CO toxicity presents with a wide range of symptoms and findings that are often vague and non-specific. Based on its broad array of presentations, diagnosis can be especially difficult in pre-verbal or younger pediatric patients. Another clinical conundrum exists as both oxygen saturation (SaO2) and partial pressure of oxygen measurements (PaO2) are likely to be normal. A standard pulse-oximeter incorrectly detects the wavelength of carboxyhemoglobin as oxygenated hemoglobin, while the dissolved oxygen in blood is not affected by CO’s effect on hemoglobin. These readings, as well as a patient’s color and respiratory rate and effort may therefore be deceptive and lead the physician away from recognition of severe tissue hypoxia. As such, CO levels should be assessed via direct measurement using co-oximetry (via either venous or arterial sampling). For all these reasons, the diagnosis of CO toxicity requires careful evaluation of historical clues and high clinical suspicion. The most pressing scenario is usually that of an indoor fire with patients presenting with associated burns and smoke inhalation injuries. Other instances that should raise suspicion include those where fuel is being burned indoors or in poorly ventilated areas (including the backs of vehicles or boats), or if multiple other people in the child’s environment are having similar symptoms.

Symptoms from CO toxicity can start when levels are as low as 5%, with impaired judgment and fine motor skills. As levels increase, symptoms ranging from headache (most common) and “flu-like” symptoms (fatigue, dizziness, nausea, and vomiting) develop, and can progress to neuro-cognitive impairment, with alterations in level of alertness, vision changes, memory impairment, and sensorimotor deficits. A classic descriptor of CO toxicity includes cherry red lips or oral mucosa, however this finding is very rare in actuality, and is usually only present on post-mortem examination. With CO levels exceeding 60% (a marker of poor prognosis), patients may succumb to arrhythmias and cardiovascular collapse, seizures, coma, and death.

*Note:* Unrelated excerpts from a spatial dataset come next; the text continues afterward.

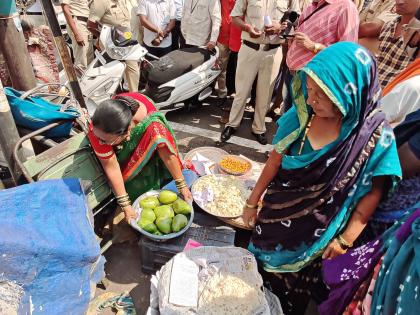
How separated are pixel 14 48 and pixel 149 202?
1775 millimetres

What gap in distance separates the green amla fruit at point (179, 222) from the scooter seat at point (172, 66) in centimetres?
247

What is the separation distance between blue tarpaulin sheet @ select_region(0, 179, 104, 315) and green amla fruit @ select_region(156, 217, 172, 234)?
0.54 m

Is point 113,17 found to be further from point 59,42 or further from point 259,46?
point 259,46

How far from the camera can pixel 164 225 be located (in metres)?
2.44

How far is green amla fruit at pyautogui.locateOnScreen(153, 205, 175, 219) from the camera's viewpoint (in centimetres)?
250

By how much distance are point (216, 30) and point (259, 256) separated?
3621mm

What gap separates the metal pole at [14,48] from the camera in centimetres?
252

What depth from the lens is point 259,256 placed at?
222 centimetres

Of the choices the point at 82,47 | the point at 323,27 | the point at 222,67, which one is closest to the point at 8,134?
the point at 323,27

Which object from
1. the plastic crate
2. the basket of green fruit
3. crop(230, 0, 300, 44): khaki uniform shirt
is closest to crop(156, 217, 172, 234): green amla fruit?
the basket of green fruit

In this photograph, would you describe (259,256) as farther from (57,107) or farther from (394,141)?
(57,107)

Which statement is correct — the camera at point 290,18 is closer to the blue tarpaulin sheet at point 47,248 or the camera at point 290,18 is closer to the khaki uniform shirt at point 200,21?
the khaki uniform shirt at point 200,21

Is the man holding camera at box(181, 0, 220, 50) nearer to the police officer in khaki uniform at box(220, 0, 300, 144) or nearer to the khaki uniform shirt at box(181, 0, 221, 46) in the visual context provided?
the khaki uniform shirt at box(181, 0, 221, 46)

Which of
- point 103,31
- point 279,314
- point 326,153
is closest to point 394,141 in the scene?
point 326,153
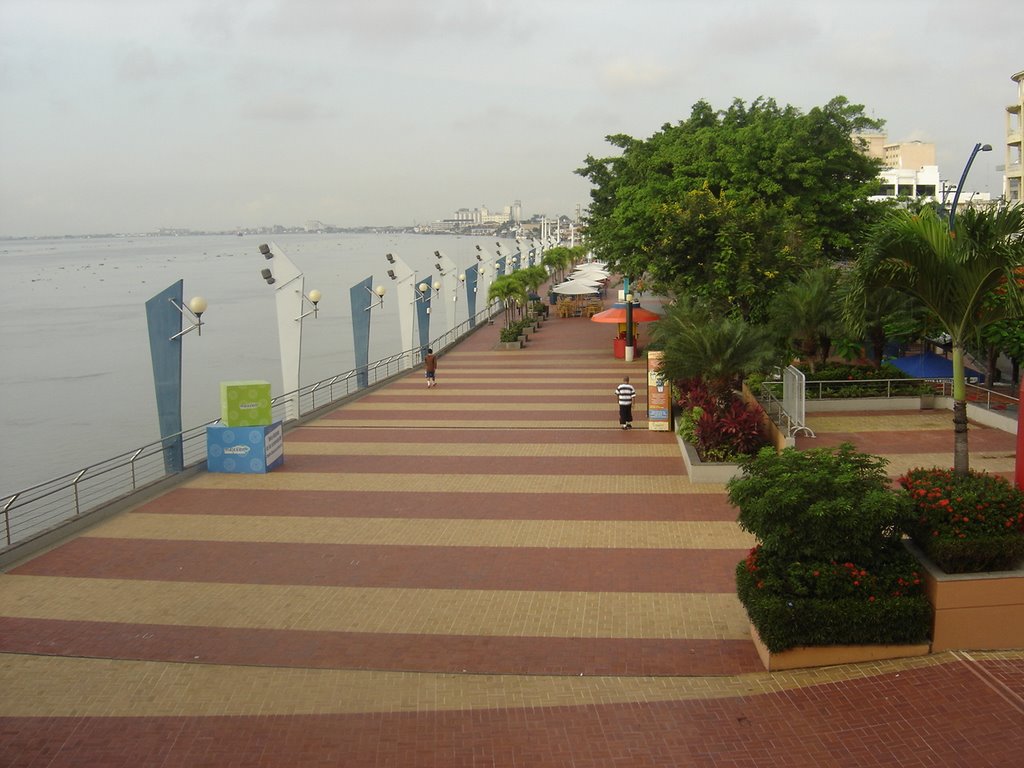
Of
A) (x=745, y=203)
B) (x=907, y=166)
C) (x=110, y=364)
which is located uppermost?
(x=907, y=166)

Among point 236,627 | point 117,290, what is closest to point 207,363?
point 236,627

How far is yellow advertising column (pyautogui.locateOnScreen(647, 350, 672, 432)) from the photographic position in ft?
58.7

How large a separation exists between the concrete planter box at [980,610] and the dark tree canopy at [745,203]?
13.5m

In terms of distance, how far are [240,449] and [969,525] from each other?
1122 cm

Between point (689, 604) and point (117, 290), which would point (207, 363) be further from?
point (117, 290)

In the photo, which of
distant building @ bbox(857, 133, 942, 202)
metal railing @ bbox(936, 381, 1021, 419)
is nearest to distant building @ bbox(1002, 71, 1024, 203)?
distant building @ bbox(857, 133, 942, 202)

Both duration of CO exposure and associated levels, as well as patient-specific factors correlate with clinical presentation and prognosis. Pediatric patients in particular can be more susceptible to hypoxic insult, with more metabolically active tissues and requirements that often make them more quickly symptomatic. Another important determinant of normal CO levels is a patient’s smoking status; smokers may have a baseline CO level of up to 10%, while nonsmokers’ levels are typically closer to 1%. Consider also factors such as anemia and residing at high altitude. Finally, time since exposure and any prior delivery of supplemental oxygen must be considered, as CO levels fall rapidly (especially on O2 therapy) with time and may not reflect cellular dysfunction that is already occurring or has occurred.

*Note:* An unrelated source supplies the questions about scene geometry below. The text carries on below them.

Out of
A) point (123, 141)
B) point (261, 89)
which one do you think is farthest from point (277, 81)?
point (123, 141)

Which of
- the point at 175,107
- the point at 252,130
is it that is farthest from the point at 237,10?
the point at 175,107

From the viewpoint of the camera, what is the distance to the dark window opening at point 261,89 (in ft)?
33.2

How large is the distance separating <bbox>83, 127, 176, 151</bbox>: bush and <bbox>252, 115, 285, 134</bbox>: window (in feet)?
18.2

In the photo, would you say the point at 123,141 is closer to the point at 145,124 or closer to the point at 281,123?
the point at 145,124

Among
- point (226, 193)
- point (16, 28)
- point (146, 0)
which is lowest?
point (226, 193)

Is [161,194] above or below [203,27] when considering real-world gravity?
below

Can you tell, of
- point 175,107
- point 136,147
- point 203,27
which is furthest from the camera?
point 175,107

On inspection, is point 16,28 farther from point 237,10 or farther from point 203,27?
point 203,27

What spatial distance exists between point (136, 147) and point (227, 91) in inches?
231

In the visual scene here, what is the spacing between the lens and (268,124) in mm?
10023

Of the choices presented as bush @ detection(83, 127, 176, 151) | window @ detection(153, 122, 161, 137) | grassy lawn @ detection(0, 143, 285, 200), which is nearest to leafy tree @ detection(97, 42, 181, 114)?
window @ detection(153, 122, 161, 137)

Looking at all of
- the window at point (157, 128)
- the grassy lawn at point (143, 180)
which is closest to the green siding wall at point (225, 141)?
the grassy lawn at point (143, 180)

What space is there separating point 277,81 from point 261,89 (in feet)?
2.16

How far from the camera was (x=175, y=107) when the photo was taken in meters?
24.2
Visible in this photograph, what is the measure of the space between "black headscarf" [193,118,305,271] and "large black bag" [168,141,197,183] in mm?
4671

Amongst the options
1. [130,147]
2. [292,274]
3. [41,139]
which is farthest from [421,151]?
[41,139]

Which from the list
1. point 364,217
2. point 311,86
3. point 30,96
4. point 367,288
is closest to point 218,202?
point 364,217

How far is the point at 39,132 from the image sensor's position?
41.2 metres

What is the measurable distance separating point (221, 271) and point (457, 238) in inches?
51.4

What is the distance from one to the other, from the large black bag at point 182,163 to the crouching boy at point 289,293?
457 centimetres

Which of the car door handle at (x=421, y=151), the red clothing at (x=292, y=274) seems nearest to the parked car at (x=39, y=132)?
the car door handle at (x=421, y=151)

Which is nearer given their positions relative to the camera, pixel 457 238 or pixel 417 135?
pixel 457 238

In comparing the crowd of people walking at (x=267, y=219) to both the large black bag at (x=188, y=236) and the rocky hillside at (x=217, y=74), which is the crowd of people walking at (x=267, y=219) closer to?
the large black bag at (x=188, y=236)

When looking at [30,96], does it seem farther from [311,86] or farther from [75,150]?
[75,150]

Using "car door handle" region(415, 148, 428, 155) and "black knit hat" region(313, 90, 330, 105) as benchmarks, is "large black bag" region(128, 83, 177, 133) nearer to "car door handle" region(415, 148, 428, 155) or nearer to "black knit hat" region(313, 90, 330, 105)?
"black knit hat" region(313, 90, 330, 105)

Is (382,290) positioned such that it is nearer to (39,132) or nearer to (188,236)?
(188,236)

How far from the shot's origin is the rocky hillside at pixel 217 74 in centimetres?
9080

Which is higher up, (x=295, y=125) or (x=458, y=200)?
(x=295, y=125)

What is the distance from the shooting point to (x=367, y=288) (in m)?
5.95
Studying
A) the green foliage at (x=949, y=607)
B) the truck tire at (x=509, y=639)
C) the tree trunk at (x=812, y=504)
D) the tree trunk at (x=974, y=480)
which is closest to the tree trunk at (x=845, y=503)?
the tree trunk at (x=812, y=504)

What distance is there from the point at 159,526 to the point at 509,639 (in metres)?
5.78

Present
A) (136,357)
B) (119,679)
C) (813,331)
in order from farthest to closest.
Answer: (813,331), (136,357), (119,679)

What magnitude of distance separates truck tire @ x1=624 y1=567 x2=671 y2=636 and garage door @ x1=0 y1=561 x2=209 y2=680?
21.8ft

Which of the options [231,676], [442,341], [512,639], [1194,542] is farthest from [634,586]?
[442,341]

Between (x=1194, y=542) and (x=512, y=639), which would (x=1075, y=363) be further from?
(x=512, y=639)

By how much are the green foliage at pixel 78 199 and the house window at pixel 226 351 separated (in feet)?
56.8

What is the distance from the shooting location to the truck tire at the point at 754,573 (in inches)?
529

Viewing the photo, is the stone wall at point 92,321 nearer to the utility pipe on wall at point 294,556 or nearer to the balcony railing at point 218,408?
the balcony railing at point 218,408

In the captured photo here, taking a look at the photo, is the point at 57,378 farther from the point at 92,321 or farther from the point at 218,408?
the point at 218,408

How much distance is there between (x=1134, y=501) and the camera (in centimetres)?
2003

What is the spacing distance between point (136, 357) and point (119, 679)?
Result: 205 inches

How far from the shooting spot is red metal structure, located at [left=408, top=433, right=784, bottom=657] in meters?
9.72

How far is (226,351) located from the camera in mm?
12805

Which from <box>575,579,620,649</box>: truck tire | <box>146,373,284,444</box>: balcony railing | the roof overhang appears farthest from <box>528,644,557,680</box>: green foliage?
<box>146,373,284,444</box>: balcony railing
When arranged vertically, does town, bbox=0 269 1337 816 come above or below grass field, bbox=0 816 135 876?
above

The management of CO toxicity begins with a thorough primary survey to evaluate the status of the patient’s airway, breathing, and circulation. This is especially important in smoke inhalation, as airway stability can be a dynamic process depending on the extent of insult and resultant edema. When CO toxicity is suspected or confirmed, the cornerstone of management involves providing immediate 100% supplemental O2 to promote CO elimination, as well as treatment and prevention of tissue hypoxia, metabolic acidosis, and cerebral edema. Carboxyhemoglobin’s half-life is directly affected by the presence of oxygen, which acts to displace CO off hemoglobin. At room air, carboxyhemoglobin half-life is around 5 hours, while delivery of 100% O2 reduces this to approximately 90 minutes, and hyperbaric oxygen (HBO) therapy can further reduce this to 30 minutes.

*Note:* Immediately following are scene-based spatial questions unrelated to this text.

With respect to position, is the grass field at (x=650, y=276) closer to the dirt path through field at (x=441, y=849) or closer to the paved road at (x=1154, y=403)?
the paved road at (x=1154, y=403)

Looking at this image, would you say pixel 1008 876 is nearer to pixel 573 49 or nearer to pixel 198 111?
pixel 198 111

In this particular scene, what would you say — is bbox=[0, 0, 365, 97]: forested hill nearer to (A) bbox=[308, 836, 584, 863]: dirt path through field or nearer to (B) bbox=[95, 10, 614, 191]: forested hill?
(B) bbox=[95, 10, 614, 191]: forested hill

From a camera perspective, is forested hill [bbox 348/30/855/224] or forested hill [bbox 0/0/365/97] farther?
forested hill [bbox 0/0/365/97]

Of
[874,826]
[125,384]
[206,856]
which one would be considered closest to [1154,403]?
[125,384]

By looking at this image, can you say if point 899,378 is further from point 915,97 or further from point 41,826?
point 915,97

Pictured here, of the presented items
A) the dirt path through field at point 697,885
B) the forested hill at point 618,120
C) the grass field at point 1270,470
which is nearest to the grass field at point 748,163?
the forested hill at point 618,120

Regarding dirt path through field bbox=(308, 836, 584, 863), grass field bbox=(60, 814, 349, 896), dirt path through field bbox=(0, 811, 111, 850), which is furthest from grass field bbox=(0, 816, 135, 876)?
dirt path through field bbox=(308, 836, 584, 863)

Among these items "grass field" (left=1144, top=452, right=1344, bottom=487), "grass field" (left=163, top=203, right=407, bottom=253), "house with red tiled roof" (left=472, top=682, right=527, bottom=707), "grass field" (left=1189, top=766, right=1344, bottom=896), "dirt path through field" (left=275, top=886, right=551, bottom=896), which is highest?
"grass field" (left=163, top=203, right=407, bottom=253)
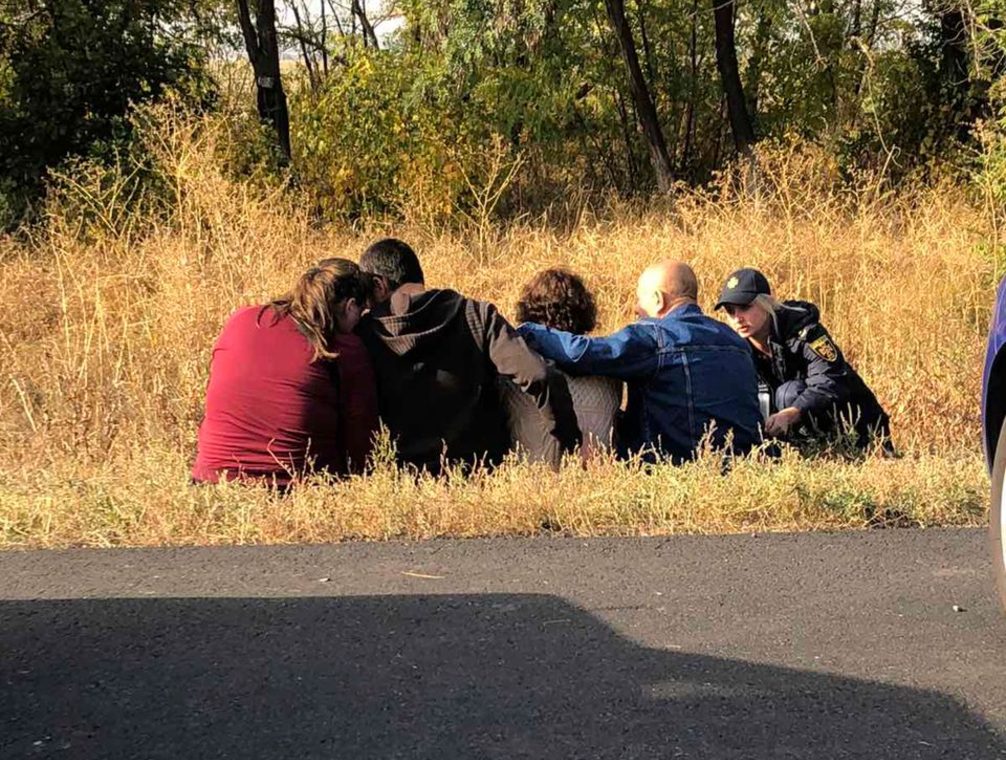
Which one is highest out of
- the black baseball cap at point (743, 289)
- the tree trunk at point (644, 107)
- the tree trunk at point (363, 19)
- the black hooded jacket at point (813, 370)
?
the tree trunk at point (363, 19)

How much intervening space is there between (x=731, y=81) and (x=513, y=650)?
53.4ft

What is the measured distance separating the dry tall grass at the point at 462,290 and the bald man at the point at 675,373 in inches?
18.8

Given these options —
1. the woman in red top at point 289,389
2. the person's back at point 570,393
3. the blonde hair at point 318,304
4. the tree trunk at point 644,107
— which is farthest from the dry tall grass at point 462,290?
the tree trunk at point 644,107

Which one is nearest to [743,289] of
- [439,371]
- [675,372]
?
[675,372]

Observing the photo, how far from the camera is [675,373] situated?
6.41 metres

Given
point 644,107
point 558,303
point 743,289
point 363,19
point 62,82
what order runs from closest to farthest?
point 558,303, point 743,289, point 62,82, point 644,107, point 363,19

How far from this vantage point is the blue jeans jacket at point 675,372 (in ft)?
20.9

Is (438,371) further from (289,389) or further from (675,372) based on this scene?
(675,372)

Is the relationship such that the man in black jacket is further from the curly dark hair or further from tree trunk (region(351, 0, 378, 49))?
tree trunk (region(351, 0, 378, 49))

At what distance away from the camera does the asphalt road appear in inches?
132

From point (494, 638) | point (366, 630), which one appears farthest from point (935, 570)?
point (366, 630)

While some controversy exists regarding the utility of HBO therapy in CO poisoning, it helps to decrease CO levels more rapidly (considerations for ED and hospital length of stay and admission), as well as reduce the incidence and severity of delayed neurologic sequelae. Consensus guidelines for HBO therapy include: any patient with a carboxyhemoglobin level above 25%, pregnant patients with a carboxyhemoglobin level above 15%, loss of consciousness, seizure, evidence of end organ ischemia, severe metabolic acidosis (pH<7.1), and prolonged altered mental status or other abnormal neurologic examination. Importantly, patients should be otherwise stabilized prior to initiating HBO, due to the difficulty in management of acute medical conditions while in the hyperbaric chamber. Additionally, younger pediatric patients who cannot follow instructions to equalize their middle ear pressures likely require ENT consultation for bilateral myringotomies prior to starting HBO treatment.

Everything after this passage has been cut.